Al nivel del piso el estudio de Vik Muniz parece un tiradero de basura con botellas viejas, latas y desechos de todo tipo. Pero visto desde arriba, comienza a surgir un emblemático paisaje de Río de Janeiro: la hermosa Bahía de Guanabara y su monte Pan de Azúcar sobre aguas azules y arena blanca, hechos completamente con basura.
El artista brasileño radicado en Nueva York convertirá los desechos de Río en un retrato único de la ciudad en su Proyecto Paisaje, una reflexión sobre el acelerado ritmo de la cultura de consumo que creará en el marco de la conferencia Río+20 de las Naciones Unidas sobre desarrollo sostenible.
La idea es construir un collage gigante de basura y después tomarle fotos a varios metros de altura.
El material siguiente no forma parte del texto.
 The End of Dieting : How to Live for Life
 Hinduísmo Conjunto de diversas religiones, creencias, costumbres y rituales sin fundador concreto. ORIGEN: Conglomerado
Las imágenes del proyecto, así como otras que ha hecho antes, posiblemente se vean tan realistas que muchos no se darán cuenta de que no se trata de una fotografía de la Bahía de Guanabara, sino de un montón de basura.
Varios visitantes con botellas de refresco vacías, envases de jugo, botellones de agua y otro tipo de desechos estaban formados fuera de la carpa donde se está creando el paisaje de Muniz. Dentro, un proyector colocado sobre un andamio mostraba una imagen de sombras de la bahía, una diapositiva tomada este mes por Muniz desde el barrio pobre de Santa Marta, en otra de las colinas de Río.
Los coordinadores del proyecto le indican a los visitantes cómo y dónde colocar su basura: las botellas de plástico azul sirven para el cielo y el mar, las verdes para las colinas. El proyecto abrió sus puertas el viernes y resultó ser todo un éxito entre los visitantes de la "Cumbre de la gente", un evento hermano de Río+20 sobre el medio ambiente también abierto al público.
Tan solo el domingo más de 1.000 personas llegaron para donar su basura. Algunos no pudieron resistir la tentación de subirse en alguna de las colinas del collage con los brazos extendidos como el Cristo de Corcovado.
Se necesitarán unas tres o cuatro toneladas de basura para completar el proyecto y las contribuciones del público serán complementadas con la donación de objetos más grandes de un grupo de reciclaje. Varias cámaras de televisión registran el progreso de la obra y los asistentes de Muniz trabajan con las contribuciones de la gente u otros tipos de basura según lo señala el artista a través de un sistema de radio. La carpa parece un centro de reciclaje más que un taller artístico. Pero vista desde el andamio la obra parece tomar forma. "Tenemos la oportunidad de reflexionar sobre nuestro lugar en la naturaleza al crear un símbolo de representación desde el interior", dijo Muniz.